Although the user may be interested in skipping external value validity checks, they likely are still interested in task change reactivity, and that was another benefit of the single reduction caching approach. In redun, we have implemented an optimization that supports task reactivity even when ultimate reduction caching is in use. Although we avoid performing static analysis of task source code, we rely on the past recorded CallGraphs to reveal what child task would be called for a particular reduction. As part of the CallGraph recording process, we consolidate the union of all tasks that are called beneath a CallNode. Although large workflows may have many 1000s of CallNodes, they typically only have dozens of unique tasks and so this extra bookkeeping is not expensive to maintain. We use the database table CallSubtreeTask to link a CallNode to such tasks.
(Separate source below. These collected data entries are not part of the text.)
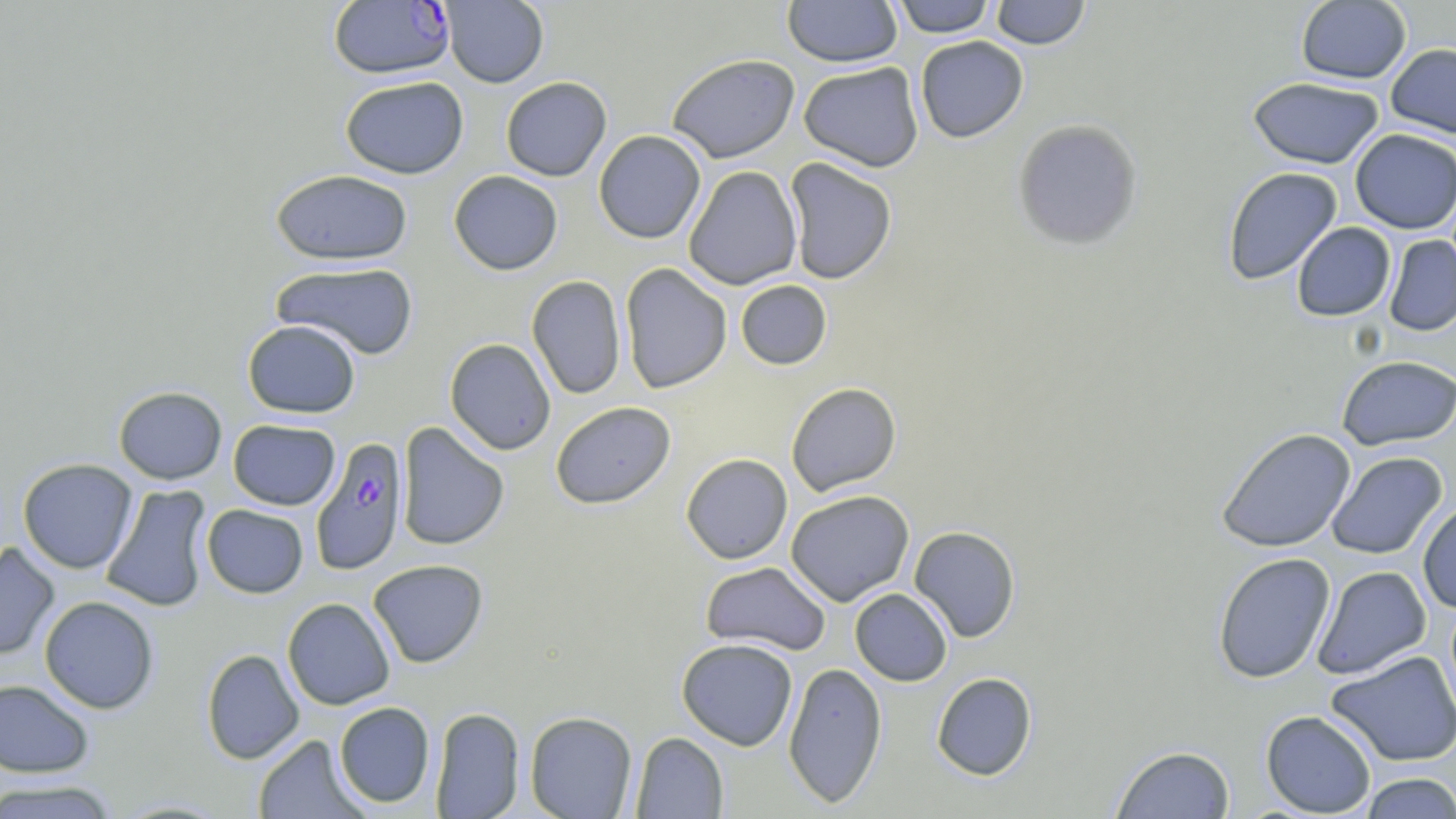

Approximate bounding boxes as [x1, y1, x2, y2] in pixels.
Plasmodium falciparum-infected red blood cells: [328, 1, 455, 79], [310, 436, 409, 575].
No Plasmodium ovale, Plasmodium malariae, Plasmodium vivax, Babesia divergens, or Trypanosoma brucei observed.

Summary:
  - Uninfected red blood cell locations: [440, 0, 549, 88], [782, 0, 902, 67], [890, 0, 996, 37], [990, 0, 1090, 49], [1296, 1, 1411, 84], [915, 36, 1028, 143], [1385, 43, 1456, 139], [666, 53, 800, 163], [798, 62, 924, 172], [340, 76, 469, 179], [500, 76, 612, 181], [1247, 77, 1385, 169], [1012, 118, 1143, 250], [1350, 128, 1456, 234], [593, 130, 706, 244], [784, 157, 898, 285], [683, 165, 802, 290], [1222, 167, 1343, 285], [271, 169, 414, 265], [448, 170, 563, 275], [1291, 222, 1395, 321], [1384, 235, 1456, 336], [270, 261, 419, 359], [619, 263, 733, 394], [527, 275, 626, 400], [735, 280, 832, 370], [243, 319, 360, 418], [445, 338, 556, 455], [1337, 354, 1456, 451], [786, 382, 902, 496], [113, 385, 227, 484], [550, 401, 676, 509], [228, 419, 340, 510], [396, 421, 509, 551], [1216, 427, 1356, 553], [1326, 451, 1448, 560], [681, 453, 793, 564], [17, 458, 138, 573], [100, 484, 213, 613], [785, 490, 914, 606], [1417, 501, 1456, 613], [202, 504, 308, 598], [909, 526, 1021, 642], [0, 541, 60, 662], [1212, 552, 1336, 684], [368, 559, 489, 668], [700, 561, 831, 656], [1312, 565, 1432, 680], [850, 588, 953, 686], [39, 596, 159, 714], [282, 597, 395, 710], [676, 639, 799, 750], [201, 648, 304, 764], [1325, 650, 1456, 767], [783, 661, 888, 808], [931, 671, 1037, 781], [0, 679, 95, 778], [334, 701, 435, 808], [429, 707, 525, 818], [1260, 710, 1377, 817], [525, 711, 637, 819], [630, 732, 728, 818], [253, 733, 369, 819], [1110, 744, 1236, 818], [1357, 772, 1456, 818], [0, 778, 121, 818]
  - Slide-level diagnosis: Plasmodium falciparum
  - Image size: 1456×819 pixels
  - Magnification: 1000x
  - Stain: May-Grünwald-Giemsa
  - Field of view: single
  - Preparation: thin blood smear
  - Modality: light microscopyAssess the morphology of the red blood cells.
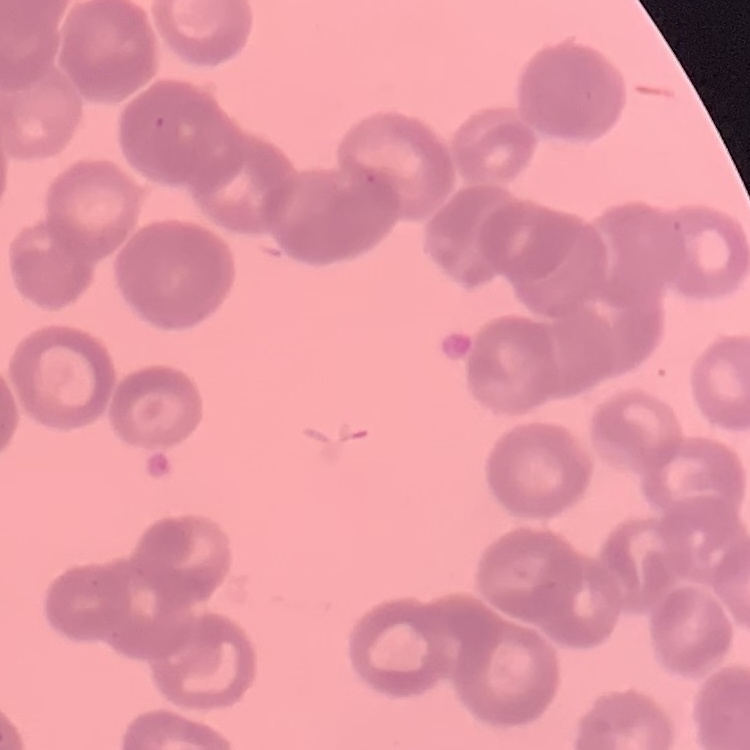
They show rouleaux formation.

Summary:
  - Stain: Field's or Giemsa
  - Image type: one tile cut from a larger photomicrograph
  - Preparation: thin blood filmGive a bounding box for every parasitised red blood cell, every trophozoite, every gametocyte, every leukocyte, and every artifact (platelet-like body, stain precipitate, or debris).
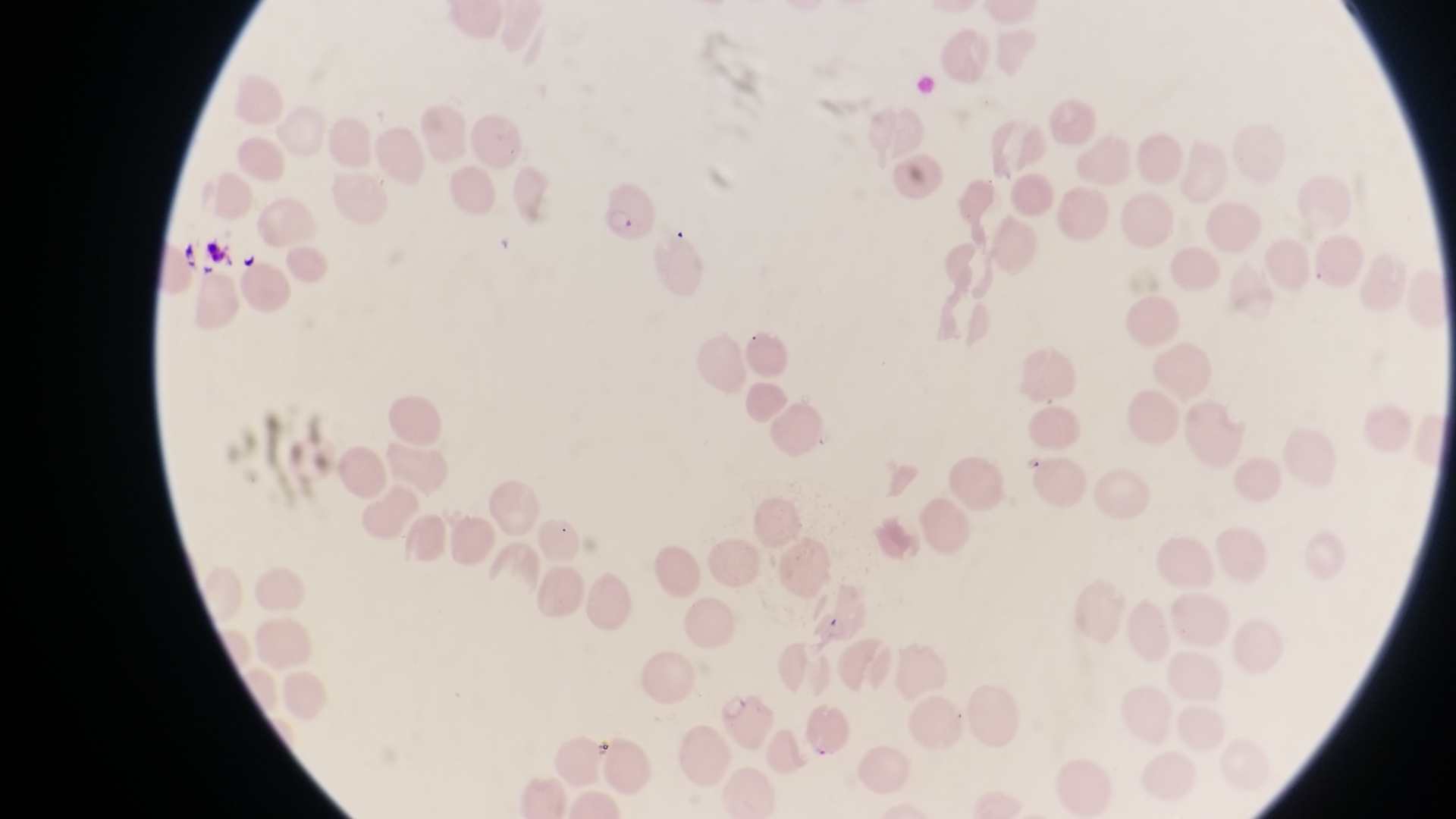
Approximate bounding boxes as {left, top, right, bottom} in pixels.
Parasitised red blood cells: {598, 175, 650, 242}, {714, 692, 775, 752}.
No leukocytes observed.
Artifacts (platelet-like body, stain precipitate, or debris): {201, 231, 243, 271}, {238, 248, 261, 271}, {592, 735, 616, 764}.

At a magnification of 1000x. Single field of view. Image is 1456×819 pixels. Collected in Uganda. Thin blood smear. Photographed through the eyepiece of an Olympus CX-23 microscope with a smartphone camera.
To summarize, when performing ultimate reduction cache checking, we do the following process:

  • Check whether eval_hash exists in the ultimate reduction cache table (CallNode).

    • If no, fallback to the single reduction cache checking process.

  • Check whether all task hashes in call_node.tasks exist in the current TaskRegistry.

    • If no, fallback to the single reduction cache checking process.

  • Let result be the deserialized cached value.

  • Check whether result is still valid to use by calling result.is_valid().

    • If yes, replay result as the result of the reduction.

    • If no, treat this as a cache miss and perform the reduction by calling the task.

Caching implementation

In terms of cache implementation, we have implemented the following database and in-memory data structures.

We have implemented the Evaluation table which provides a mapping from eval_hash (our cache key) to value_hash which is the hash of a Value containing the single reduction results. We use this to perform single reduction cache lookup.

We use the CallNode table to implement a mapping from eval_hash to value_hash which is a reference to the ultimate reduction result. We use this to perform ultimate reduction cache lookup.

We an in-memory mapping Scheduler._pending_jobs which essentially maps an eval_hash to a running Job. We use this to perform CSE detection.